The Securities and Exchange Commission, the critical, independent government agency that oversees our stock markets, regulates the securities industry and enforces federal securities laws, reported on Thursday that a cyberattack may have permitted criminals to trade on insider information. Only two weeks after Equifax suffered what we dubbed an “unprecedented data breach,” a new precedent may have been set.
Our securities laws are premised on the belief that equal access to information ensures fairness and integrity in our markets. To ensure equal access to information, Congress enacted the Securities Act of 1933 and the Securities and Exchange Act of 1934. The overarching, critical purpose of federal securities laws is to protect investors from fraud — particularly, the sorts of fraud that arise from asymmetric information (such as misstatements and omissions in financial filings). Among other reasons, the SEC was formed to stamp out a particularly egregious form of fraud that had become commonplace among high-level executives — insider trading.
Insider trading is considered a severe threat to public trust in securities markets. In the words of one federal court, to permit trading on material, non-public information would undermine the intent of Congress that “all members of the investing public should be subject to identical market risks” and that investors should be “trading on equal footing.”
Initial Implications of the Incident are Appaling
While the SEC is still investigating the cyberattack and the potential insider trading stemming from the incident, the initial implications of the SEC’s disclosure are appalling.
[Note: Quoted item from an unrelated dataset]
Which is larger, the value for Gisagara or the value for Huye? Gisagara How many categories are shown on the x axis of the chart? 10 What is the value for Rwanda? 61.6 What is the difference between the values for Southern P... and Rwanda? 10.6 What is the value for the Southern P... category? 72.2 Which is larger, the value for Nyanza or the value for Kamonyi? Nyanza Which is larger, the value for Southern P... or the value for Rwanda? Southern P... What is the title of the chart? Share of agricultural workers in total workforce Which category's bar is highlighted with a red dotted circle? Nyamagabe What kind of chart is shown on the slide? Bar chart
The hackers were able to exploit a vulnerability in EDGAR – the SEC’s mandatory electronic filing portal that is used by companies to submit all manner of regulatory documents and disclosures that total more than 1.7 million filings each year. EDGAR provides the filed information to the public without charge, and it is monitored closely by investors worldwide as the official source for new financial data that is used to make investment choices. In sum, the EDGAR system is the most critical component used to implement federal securities laws’ transparency objectives.
The SEC’s only official comment about the incident is that hackers infiltrated a portion of EDGAR that is used to submit test filings. Oftentimes, companies that are preparing to submit a filing to the SEC (including annual and periodic financial reports and press releases) use a non-public test filing to make sure that the filing is in the correct format. Companies also use the test filings to obtain feedback from the SEC about the filing.
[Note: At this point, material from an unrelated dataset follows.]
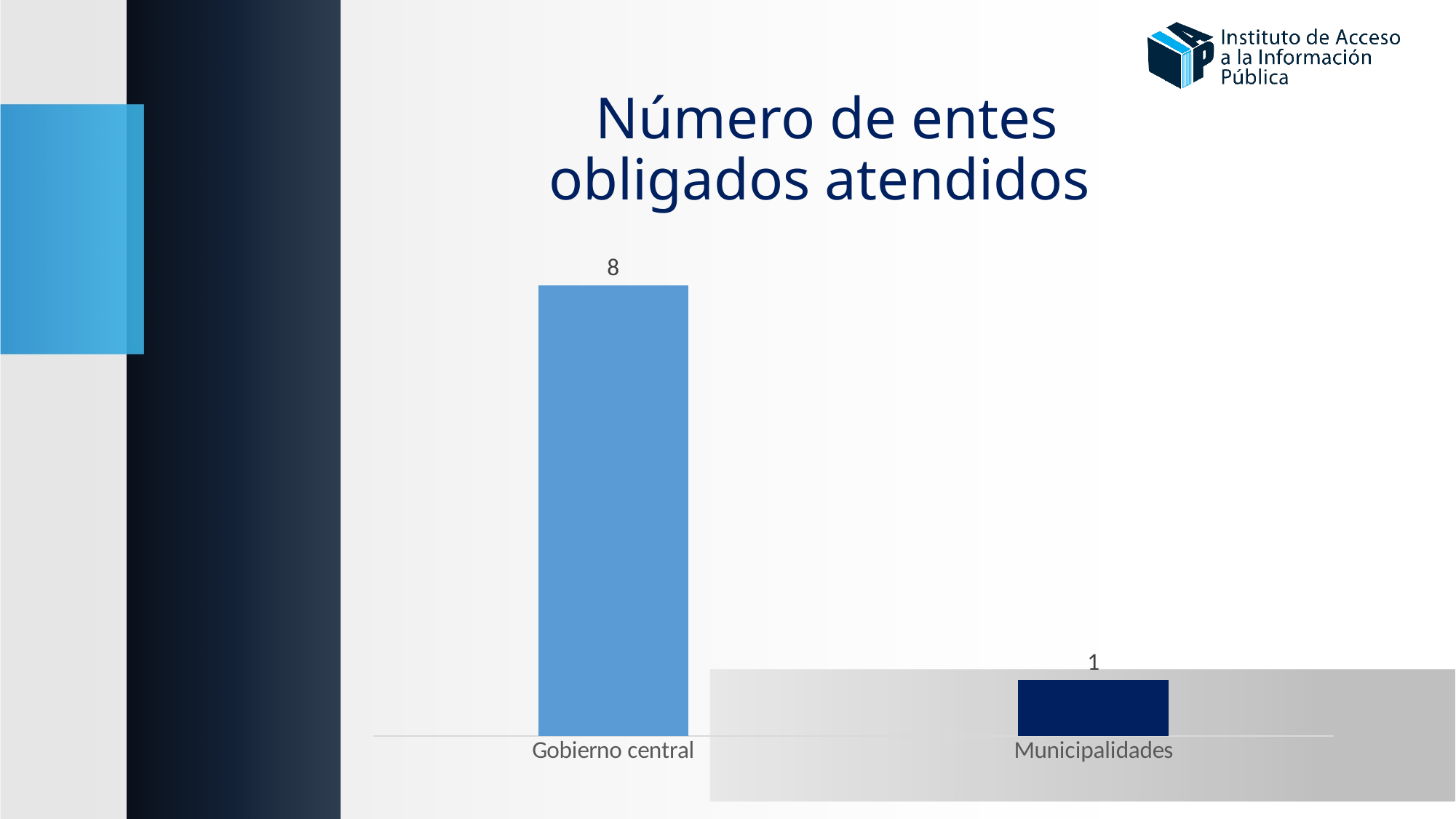
Which category has the highest value? Gobierno central What kind of chart is shown on the slide? Bar chart What is the value for Gobierno central? 8 How many categories are shown in the chart? 2 What is the difference between the values for Gobierno central and Municipalidades? 7 Which is larger, the value for Gobierno central or the value for Municipalidades? Gobierno central What is the title of the chart? Número de entes obligados atendidos Which category has the lowest value? Municipalidades What is the value for Municipalidades? 1 What colour is the bar for Municipalidades? Dark navy blue Do the values rise or fall from Gobierno central to Municipalidades? Fall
Potential Concern Over Separate Private Database
Hackers may have been able to obtain and trade on the test filings, taking advantage of the lag-time between the company submitting the test filing, and submitting the official public filing. Worse yet, some SEC officials are concerned that the “internal Edgar,” a private database used by SEC officials to store confidential corporate information, may have also been accessed.
We are all familiar with “doomsday” predictions centered around the fragility of our digital economy. Some even argue that we are just one electromagnetic pulse away from returning to gold and bartering. (Some will even sell you that gold at a hefty markup.) While overly-fatalist views about the market’s susceptibility to bad actors can be unhealthy, the SEC’s disclosure yesterday is a universal cause for alarm. All should recognize that as we further integrate technology into our critical infrastructure – such as securities exchanges – efficiency and convenience should not completely overshadow security. Otherwise, the EDGAR hack may be a prelude to what’s yet to come.